26 APRIL 2008, Page 34

A masterpiece of boyhood recalled

Andro Linklater

KIERON SMITH, BOY by James Kelman Hamish Hamilton, £18.99, pp. 422, ISBN 9780241142417 ✆ £15.19 (plus £2.45 p&p) 0870 429 6655 In his take on the Caledonian antisyzygy — that preference of Scots writers for the sweet/sour conjunction of incompatible ingredients — Hugh MacDiarmid declared himself ‘For harsh, positive masculinity, /The creative treatment of actuality, — /And to blazes with all the sweetie-wives /And colourful confectionery.’ Until his latest novel, you could have said that this was James Kelman’s mantra too.

In the quarter of a century since his first book, Not Not While the Giro, he has created a fiction of harsh actuality around the experiences of working-class Glasgow men. Unlike MacDiarmid’s positive masculinity, however, Kelman’s has always been negative, a self-absorbed, combative, beaten consciousness that reacts like an exposed nerve to every spilled drink, missed kiss and undeserved insult. An easy read he is not. Life’s little consolations, hope, laughter, and the crackle of sweetie-papers have been sent to blazes, and a string of effing oaths has sped them to the flames. But for all the bleakness of the surroundings and the foul language that studs his protagonists’ acute awareness of what is happening to them, Kelman has always observed minutely and written beautifully, in a spare, rhythmic, exactly rendered prose.

In Kieron Smith, Boy, he has brought this talent to describe the life of a Glasgow child from the age of roughly five to twelve, growing up in the late 1950s. The outcome is utterly unexpected, an enchanted masterpiece of boyhood recalled, whose celebratory, optimistic tone is unlike anything Kelman has expressed before.

Glasgow is a city still dominated by shipbuilding:

When a big ship was passing we walked and ran along with it as far as we could. We rushed down to the pier and down the wooden steps for the big wash, the waves crashing onto the steps. If yer shoes were slippy ye had to be careful no to fall in, the worst of all if a ferry was there oh mammy and a person got dragged under. If ye fell in ye could not gulp the water because if ye did ye got poisoned or caught diptheria. We watched the ship all the way down. It was in silence it sailed and hardly did not move until then ye saw how it was a distance on, then another distance. How did that happen?

The salient landmarks in Kieron’s world are the familiarity of the slum where his story begins, the strangeness of the new housing scheme where it ends, and the kindliness that makes his grandparents’ apartment a constant refuge. The dangers of being dunked in the Clyde are much less than those presented by the savage tribes of children roaming these worlds. Kieron’s voice has the confiding, advisory tone of a clever child trying to explain how to negotiate a video-gamelike stream of rewards and violence.
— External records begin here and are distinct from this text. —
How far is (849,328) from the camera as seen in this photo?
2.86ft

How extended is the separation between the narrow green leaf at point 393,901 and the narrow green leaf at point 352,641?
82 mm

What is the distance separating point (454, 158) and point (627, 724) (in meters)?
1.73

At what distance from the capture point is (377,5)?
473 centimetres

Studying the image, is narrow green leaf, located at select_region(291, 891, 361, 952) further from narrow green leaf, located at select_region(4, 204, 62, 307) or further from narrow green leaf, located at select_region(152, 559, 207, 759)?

Oh but then Podge caught a wee Primary 2. He was just a bully. We were down at the shops and he caught him. That was the worst. Open yer mouth till I see yer teeth. The wee Primary 2 done it and Podgie spat right in. A greaser down to his tonsils. Podgie said that, Oh it is a big greaser.

The edgy fear is inescapable — ‘Even if there are big sentry lions sitting at the gates and if ye want to get through, ye have to pass them, huge big lions, a pack of them’ — but so is the child’s resilience as he learns the rules that divide Papes from Prods, big boys from little, and takes pride in abilities that help him survive — football, skill at climbing, and a courage unconsciously absorbed from his grandfather’s love for him. It is this emotional warmth that is so surprising, and more sensed than explained. Only at the very last, when the boy imagines losing his grip and falling from a high tree does he recognise what has always saved him.
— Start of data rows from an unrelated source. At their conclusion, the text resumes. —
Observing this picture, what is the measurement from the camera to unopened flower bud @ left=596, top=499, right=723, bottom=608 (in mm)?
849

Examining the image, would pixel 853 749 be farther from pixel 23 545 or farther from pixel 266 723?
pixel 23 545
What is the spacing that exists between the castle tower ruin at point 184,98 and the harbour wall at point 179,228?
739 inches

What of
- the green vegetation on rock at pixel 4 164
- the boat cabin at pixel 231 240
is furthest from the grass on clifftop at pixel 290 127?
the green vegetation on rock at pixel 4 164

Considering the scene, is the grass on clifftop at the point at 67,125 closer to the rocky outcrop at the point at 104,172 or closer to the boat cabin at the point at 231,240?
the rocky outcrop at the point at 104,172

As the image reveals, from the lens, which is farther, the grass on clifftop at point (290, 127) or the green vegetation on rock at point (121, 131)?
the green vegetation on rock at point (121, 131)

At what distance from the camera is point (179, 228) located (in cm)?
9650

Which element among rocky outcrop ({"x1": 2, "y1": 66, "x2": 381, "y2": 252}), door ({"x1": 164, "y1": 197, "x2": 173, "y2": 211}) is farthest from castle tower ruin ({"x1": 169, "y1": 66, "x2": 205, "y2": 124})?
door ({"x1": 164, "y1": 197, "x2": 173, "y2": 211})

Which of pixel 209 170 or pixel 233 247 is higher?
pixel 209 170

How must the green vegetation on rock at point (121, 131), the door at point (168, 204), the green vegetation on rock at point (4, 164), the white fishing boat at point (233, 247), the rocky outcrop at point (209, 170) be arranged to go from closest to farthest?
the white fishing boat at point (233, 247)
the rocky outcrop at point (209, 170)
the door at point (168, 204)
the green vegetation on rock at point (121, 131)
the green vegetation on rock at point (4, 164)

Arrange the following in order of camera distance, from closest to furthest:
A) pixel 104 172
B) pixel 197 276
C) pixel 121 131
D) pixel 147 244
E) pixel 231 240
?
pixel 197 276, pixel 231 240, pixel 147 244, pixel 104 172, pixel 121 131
So yer granda would be there, his spirit would come to yer rescue, maybe a hard blowing wind to stop ye hitting the ground heid first, ye would land one foot at a time, nice and soft, and just get up and walk away. Oh that was lucky and it would be, except if it was him, yer granda.

So that’s it — Kelman has not only written the finest book of his life, a prose poem to be lauded to the skies, but achieved the full-blown antisyzygy, harsh actuality slap incompatibly bang up against heartswelling, eyewelling optimism. Praise be.